La interfaz del amule carga mucho mas la maquina que la del mldonkey, por no hablar del interfaz telnet o web que permiten gestion remota y apenas cargan la maquina. Yo de hecho practicamente solo uso estas interfaces.

 *Quote:*   

> Menos mal que uso poco la red ed2k porque sino...

 

Sino que... ¿que pasa tu religion te lo prohibe?  :Razz: 

----------

## artic

Hablas de interfaz pesada y bendices a azureus,q aparte de pedir tropecientas dependencias,y estar en java cosa bastante pesada y no muyvalorado por los usuarios ,es bastante inestable,si baja muy bien los torrents pero es un plastazo.Por el resto amule o xmule ?????? mldonkey es el mas ligero de todos,su interfaz grafica tiene variedad y dependiendo de la q elijas ligereza,has probado la de motif?????la web??????? Yo lo q creo es q no probais las cosas o no leis los manuales,emerge mldonkey q cosa mas rara haber un gui ufff no me gusta,ala unmerge y a hablar pestes.

Salu2

----------

## MaROtO

 *ArsDangor wrote:*   

> Pero por desgracia, es más que probable que tenga que volver al aMule. El mldonkey me satura la tabla NAT del router (3com 812) y, aunque no baje a mucha velocidad, me hace la navegación una misión imposible. Esto pasa con las versiones estables (2.5.16x). Con las inestables (2.5.28 ) la cosa se vuelve infernal.

 

coño....a mi me pasa mas o menos lo mismo, pero con el emule en el winbugs que tengo para eso.

Tengo el mismo router que tu, y he notado que:

-Aun cuando la velocidad de bajada es minima o nula, si la de subida sobrepasa los 8-9KB/s, la navegacion se hace como dices infumable, desde ese PC o desde cualquier otro de mi red. No tenia ni idea de que fuese un problemas del soft p2p (si le ocurre al mldonkey, supongo que el emule podra tener el mismo problema)

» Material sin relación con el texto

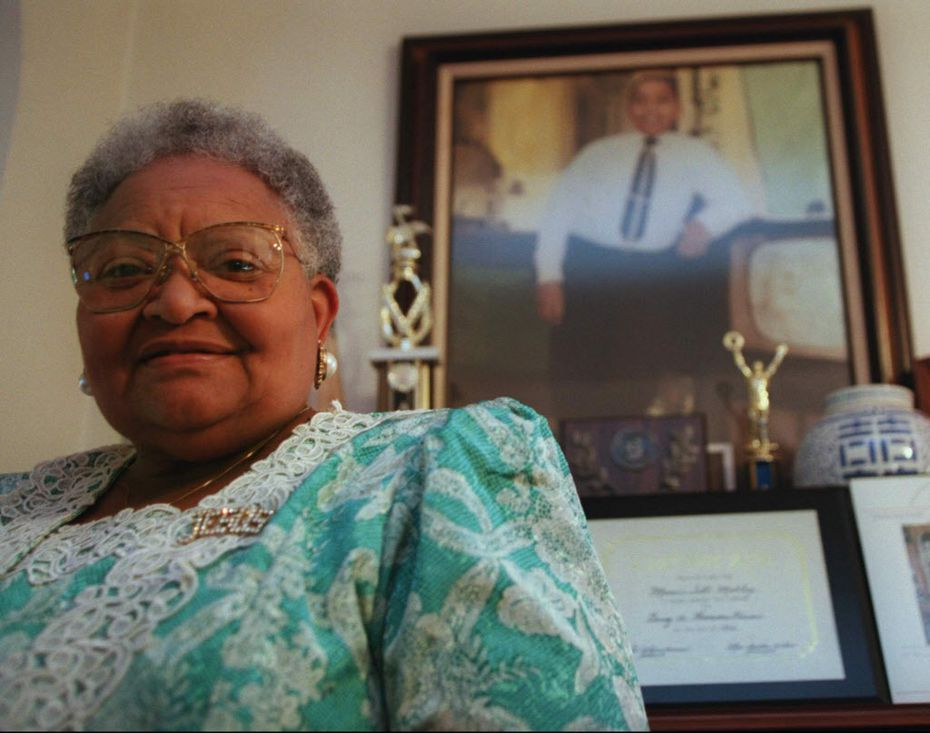 Mamie Till-Mobley stands before a portrait of her slain son, Emmett Till, in her Chicago home on July 28, 1995. (AP Photo/Beth A. Keiser)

Lo que no entiendo es porqiue sucede...o si solo afecta a nuestro modelo de router...

----------

## quelcom

Actualmente uso mldonkey, aunque de siempre estoy aficionado a bittorrent mediante el cliente generico btdownloadcurses.py mediante screen  :Wink: 

----------

## RAPUL

 *MaROtO wrote:*   

>  *ArsDangor wrote:*   Pero por desgracia, es más que probable que tenga que volver al aMule. El mldonkey me satura la tabla NAT del router (3com 812) y, aunque no baje a mucha velocidad, me hace la navegación una misión imposible. Esto pasa con las versiones estables (2.5.16x). Con las inestables (2.5.28 ) la cosa se vuelve infernal. 
> 
> coño....a mi me pasa mas o menos lo mismo, pero con el emule en el winbugs que tengo para eso.
> 
> Tengo el mismo router que tu, y he notado que:
> ...

 

Disminuid el numero de conexiones que establecen vuestros programas P2P.

----------

## alexlm78

Yo uso xMule actualmente cuando se puede, ahora estoy empesando a trastear mlDonkey.

----------

## ZeNTuRe

 *ArsDangor wrote:*   

> Pero por desgracia, es más que probable que tenga que volver al aMule. El mldonkey me satura la tabla NAT del router (3com 812) y, aunque no baje a mucha velocidad, me hace la navegación una misión imposible. Esto pasa con las versiones estables (2.5.16x). Con las inestables (2.5.28 ) la cosa se vuelve infernal.

 

A mí también me pasaba, ahora tengo un ordenador dedicado de router con modem adsl que llega a manejar más 20000 estados con facilidad y soltura (P200MMX con 64MB y OpenBSD 3.5). Y ya con QoS (sólo de subida, por limitaciones del ISP) se comporta de forma bastante fluida aunque mldonkey esté copando el 90% del ancho de banda.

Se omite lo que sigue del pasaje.